## Task goal
Copy only the lines from the one containing "From the group" through the final line of the records below, exactly as written, with no pictures.

---------- Data for the task ----------

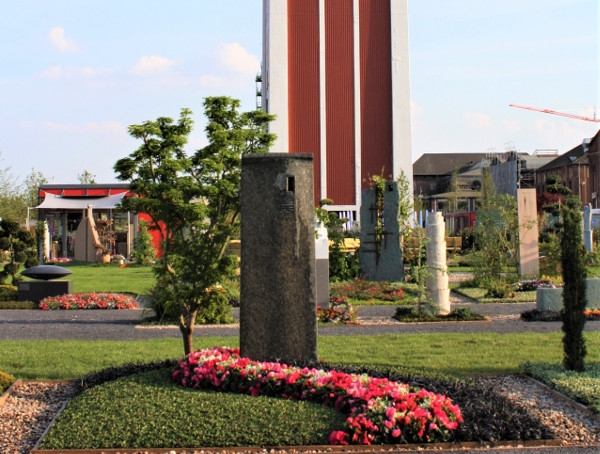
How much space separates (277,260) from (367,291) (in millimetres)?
10732

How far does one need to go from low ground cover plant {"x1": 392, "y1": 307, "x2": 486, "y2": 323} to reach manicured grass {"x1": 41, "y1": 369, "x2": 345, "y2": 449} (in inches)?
291

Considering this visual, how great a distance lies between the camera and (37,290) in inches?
648

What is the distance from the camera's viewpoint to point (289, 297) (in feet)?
22.6

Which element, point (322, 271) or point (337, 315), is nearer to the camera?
point (337, 315)

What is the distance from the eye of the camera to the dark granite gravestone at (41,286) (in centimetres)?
1645

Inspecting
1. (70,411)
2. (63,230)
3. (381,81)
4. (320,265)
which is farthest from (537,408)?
(63,230)

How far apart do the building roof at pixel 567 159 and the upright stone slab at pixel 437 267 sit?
7193 cm

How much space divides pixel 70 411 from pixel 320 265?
350 inches

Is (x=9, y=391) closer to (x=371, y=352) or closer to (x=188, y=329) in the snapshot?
(x=188, y=329)

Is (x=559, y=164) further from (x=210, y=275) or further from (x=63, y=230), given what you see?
(x=210, y=275)

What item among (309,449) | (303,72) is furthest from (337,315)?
(303,72)

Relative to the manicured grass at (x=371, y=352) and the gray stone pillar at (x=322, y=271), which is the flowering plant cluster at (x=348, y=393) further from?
the gray stone pillar at (x=322, y=271)

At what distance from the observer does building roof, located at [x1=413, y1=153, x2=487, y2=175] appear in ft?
333

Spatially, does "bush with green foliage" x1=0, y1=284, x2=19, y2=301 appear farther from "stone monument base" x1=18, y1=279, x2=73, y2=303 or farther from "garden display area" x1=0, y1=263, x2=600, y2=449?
"garden display area" x1=0, y1=263, x2=600, y2=449
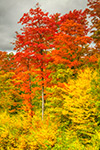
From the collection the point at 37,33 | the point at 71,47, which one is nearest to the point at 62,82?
the point at 71,47

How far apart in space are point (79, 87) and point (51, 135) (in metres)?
4.67

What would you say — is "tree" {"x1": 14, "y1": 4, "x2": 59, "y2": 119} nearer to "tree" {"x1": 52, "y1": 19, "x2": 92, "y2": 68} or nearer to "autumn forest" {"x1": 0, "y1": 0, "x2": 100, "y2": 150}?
"autumn forest" {"x1": 0, "y1": 0, "x2": 100, "y2": 150}

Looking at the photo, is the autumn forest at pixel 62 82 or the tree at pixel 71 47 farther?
the tree at pixel 71 47

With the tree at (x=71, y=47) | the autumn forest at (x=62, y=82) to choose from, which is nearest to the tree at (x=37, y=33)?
the autumn forest at (x=62, y=82)

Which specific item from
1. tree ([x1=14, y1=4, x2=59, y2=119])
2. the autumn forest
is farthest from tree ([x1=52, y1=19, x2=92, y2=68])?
tree ([x1=14, y1=4, x2=59, y2=119])

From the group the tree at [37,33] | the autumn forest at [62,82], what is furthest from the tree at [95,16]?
the tree at [37,33]

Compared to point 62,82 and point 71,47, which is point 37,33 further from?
point 62,82

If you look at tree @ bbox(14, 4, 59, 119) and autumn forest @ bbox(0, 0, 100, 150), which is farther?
tree @ bbox(14, 4, 59, 119)

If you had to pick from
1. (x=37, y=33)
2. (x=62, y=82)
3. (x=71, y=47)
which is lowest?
(x=62, y=82)

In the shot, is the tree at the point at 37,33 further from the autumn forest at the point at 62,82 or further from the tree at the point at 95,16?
the tree at the point at 95,16

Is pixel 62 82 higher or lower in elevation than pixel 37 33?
lower

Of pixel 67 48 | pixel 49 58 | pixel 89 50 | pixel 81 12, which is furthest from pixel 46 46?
pixel 81 12

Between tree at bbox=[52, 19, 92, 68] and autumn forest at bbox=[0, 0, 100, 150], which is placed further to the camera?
tree at bbox=[52, 19, 92, 68]

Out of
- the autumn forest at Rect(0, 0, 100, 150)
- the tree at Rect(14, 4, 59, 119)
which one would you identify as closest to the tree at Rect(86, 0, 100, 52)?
the autumn forest at Rect(0, 0, 100, 150)
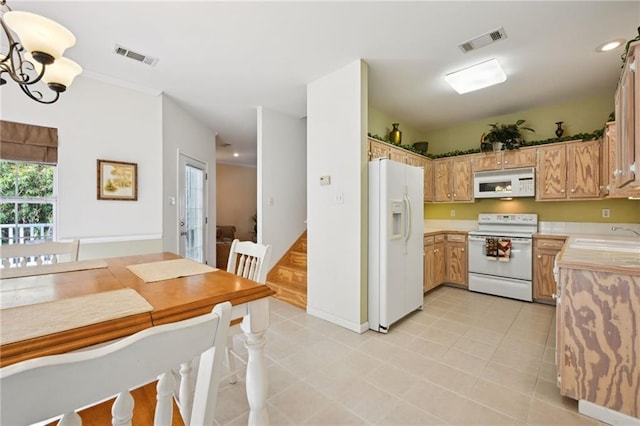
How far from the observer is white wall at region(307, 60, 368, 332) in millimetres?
2805

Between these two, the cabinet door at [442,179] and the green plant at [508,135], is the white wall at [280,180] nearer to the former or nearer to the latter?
the cabinet door at [442,179]

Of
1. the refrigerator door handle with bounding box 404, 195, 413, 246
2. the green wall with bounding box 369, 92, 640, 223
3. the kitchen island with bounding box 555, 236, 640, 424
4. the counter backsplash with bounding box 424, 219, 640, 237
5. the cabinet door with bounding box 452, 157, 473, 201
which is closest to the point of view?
the kitchen island with bounding box 555, 236, 640, 424

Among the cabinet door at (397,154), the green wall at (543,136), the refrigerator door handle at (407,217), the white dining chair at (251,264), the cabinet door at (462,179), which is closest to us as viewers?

----------

## Finished exercise
From the group the tree at [37,33] | the autumn forest at [62,82], what is furthest from the tree at [95,16]?
the tree at [37,33]

Compared to point 62,82 and point 71,47, which is point 37,33 further from?
point 62,82

If you look at tree @ bbox(14, 4, 59, 119) and autumn forest @ bbox(0, 0, 100, 150), which is farther?
tree @ bbox(14, 4, 59, 119)

If you had to pick from
1. (x=37, y=33)
2. (x=62, y=82)
3. (x=71, y=47)
which is lowest?
(x=62, y=82)

In the shot, is the tree at the point at 37,33 further from the autumn forest at the point at 62,82 or further from the tree at the point at 95,16?
the tree at the point at 95,16

Is pixel 62 82 higher or lower in elevation than pixel 37 33?
lower

Of pixel 67 48 | pixel 49 58 | pixel 89 50 | pixel 81 12, which is furthest from pixel 46 46?
pixel 81 12

Between tree at bbox=[52, 19, 92, 68] and autumn forest at bbox=[0, 0, 100, 150], which is placed further to the camera?
tree at bbox=[52, 19, 92, 68]

Out of
- the autumn forest at Rect(0, 0, 100, 150)
- the tree at Rect(14, 4, 59, 119)
which one would you identify as closest to the tree at Rect(86, 0, 100, 52)?
the autumn forest at Rect(0, 0, 100, 150)
How far from the observer is white wall at region(307, 60, 368, 332) in millimetres?
2805

Between these two, the cabinet door at [442,179] and the green plant at [508,135], is the white wall at [280,180] nearer to the former or nearer to the latter?
the cabinet door at [442,179]

Of
1. the refrigerator door handle with bounding box 404, 195, 413, 246
2. the green wall with bounding box 369, 92, 640, 223
3. the kitchen island with bounding box 555, 236, 640, 424
4. the counter backsplash with bounding box 424, 219, 640, 237
5. the cabinet door with bounding box 452, 157, 473, 201
which is closest to the point of view?
the kitchen island with bounding box 555, 236, 640, 424

Among the cabinet door at (397,154), the green wall at (543,136), the refrigerator door handle at (407,217), the white dining chair at (251,264), the cabinet door at (462,179), which is closest to us as viewers?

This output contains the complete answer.